Capa do álbum "Above", da banda Mad Season, de 1995, que ganha reedição comemorativa - Reprodução
Capa do álbum "Above", da banda Mad Season, de 1995, que ganha reedição comemorativa Imagem: Reprodução

Carlos Messias

Do UOL, em São Paulo

05/04/2013 06h00

Em meados dos anos 90, bastava ligar na MTV, sintonizar uma rádio ou abrir uma revista de rock que sempre aparecia o nome da mesma cidade, a chuvosa Seattle, que fica no extremo noroeste dos Estados Unidos. De lá saíram as principais bandas daquela época, a começar pelo Nirvana, que em 1991 conquistou o mundo com o hit "Smells Like Teen Spirit". Guitarras distorcidas, camisas xadrez e cabelos desgrenhados eram elementos comuns entre essas bandas. Em 1994, o mesmo ano em que morreu Kurt Cobain, surgiu um "supergrupo" chamado Mad Season, que de reunia membros de outras três das principais bandas daquela cena:  Layne Staley, então vocalista do Alice in Chains, Mike McCready, que até hoje é guitarrista do Pearl Jam, e Barrett Martin, ex-baterista do Screaming Trees, além do baixista John Baker Saunders, que tocava em bandas menos conhecidas de Seattle, como o Walkabouts.
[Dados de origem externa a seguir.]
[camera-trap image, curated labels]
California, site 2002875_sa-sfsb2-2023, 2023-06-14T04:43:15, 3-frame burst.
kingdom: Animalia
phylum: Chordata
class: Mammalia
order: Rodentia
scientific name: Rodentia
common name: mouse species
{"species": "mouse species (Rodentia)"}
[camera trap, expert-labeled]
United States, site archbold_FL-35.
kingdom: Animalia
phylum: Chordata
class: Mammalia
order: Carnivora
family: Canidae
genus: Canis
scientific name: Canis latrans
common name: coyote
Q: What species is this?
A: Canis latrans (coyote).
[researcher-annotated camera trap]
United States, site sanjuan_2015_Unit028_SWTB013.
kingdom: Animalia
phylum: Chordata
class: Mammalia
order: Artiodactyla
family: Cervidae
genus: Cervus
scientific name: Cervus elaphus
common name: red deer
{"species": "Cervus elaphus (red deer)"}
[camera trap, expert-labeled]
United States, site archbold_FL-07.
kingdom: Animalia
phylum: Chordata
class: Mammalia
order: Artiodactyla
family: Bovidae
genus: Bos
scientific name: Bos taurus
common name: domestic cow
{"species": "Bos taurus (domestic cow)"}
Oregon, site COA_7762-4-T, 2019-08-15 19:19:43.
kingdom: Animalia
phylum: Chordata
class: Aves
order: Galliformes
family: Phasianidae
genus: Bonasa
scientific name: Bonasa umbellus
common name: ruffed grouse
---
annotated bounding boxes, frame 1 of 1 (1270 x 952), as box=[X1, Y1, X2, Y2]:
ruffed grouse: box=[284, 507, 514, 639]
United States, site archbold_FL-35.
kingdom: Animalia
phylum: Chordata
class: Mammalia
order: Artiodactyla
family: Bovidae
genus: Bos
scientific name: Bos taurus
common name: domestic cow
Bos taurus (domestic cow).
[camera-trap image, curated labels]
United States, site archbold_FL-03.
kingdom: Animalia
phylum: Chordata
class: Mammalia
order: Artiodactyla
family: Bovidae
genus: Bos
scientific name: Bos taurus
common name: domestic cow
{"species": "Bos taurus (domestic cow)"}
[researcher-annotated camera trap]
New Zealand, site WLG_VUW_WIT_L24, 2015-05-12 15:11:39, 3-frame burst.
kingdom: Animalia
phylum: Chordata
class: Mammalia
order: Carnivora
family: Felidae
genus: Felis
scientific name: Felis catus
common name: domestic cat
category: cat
Em 1995 eles lançaram "Above", seu disco de estreia, que trazia uma sonoridade pesada e um tanto melancólica, como se de alguma forma tivesse capturado o clima de ressaca que havia ficado na cena.  Clipes de músicas como "River of Deceit", "I Don't Know Anything" e "Long Gone Day" invadiram os Top 10, das rádios e da MTV, e logo fizeram com que o álbum ganhasse um disco de ouro. Sucesso comercial e de crítica, esse "dream team" de Seattle tinha tudo para seguir em frente, não fossem os problemas dos seus integrantes com drogas (atributo tão comum às bandas daquela era quanto as camisas de flanela).

O projeto nasceu, na verdade, como uma espécie de terapia ocupacional para que os músicos se mantivessem longe do vício. Mike McCready tinha acabado de sair de clínica de reabilitação no estado de Minnesota; Jon Baker Saunders e Layne Staley também lutavam para ficar limpos - tanto que ambos acabaram morrendo de overdose heroína, respectivamente, em 1999 e 2002. Nesta semana, 18 anos após o sucesso meteórico do Mad Season, os dois sobreviventes do grupo (McCready e Martin) estão lançando uma edição de luxo de "Above", com as 10 faixas originais do disco remasterizadas, uma versão da canção "I Don't Wanna Be a Soldier", de John Lennon (originalmente lançada no CD tributo "Working Class Hero"), um DVD com um show antológico da banda no The Moore, em Seattle, e três canções inéditas.
 

  • Divulgação

    Os integrantes do Mad Season: a partir da esquerda, Mike McCready, John Baker Saunders, Layne Staley e Barrett Martin

As novas canções foram compostas originalmente em 1995, quando a banda planejou o segundo álbum, sob o nome Disinformation. Com a recaída de Layne Staley nas drogas e seus compromissos com o Alice in Chains, os vocais para as novas composições nunca foram gravados e o projeto foi engavetado. Então, para o relançamento, Martin recrutou o vocalista Mark Lanegan, seu ex-colega de Screaming Trees, que havia feito dois duetos com Staley na primeira edição de "Above" (nas canções "I'm Above" e "Long Gone Day"). No final de 2012, o cantor escreveu as letras e gravou os vocais das inéditas "Locomotive", "Black Book of Fear" e "Slip Away", que agora podem ser escutadas na versão de luxo.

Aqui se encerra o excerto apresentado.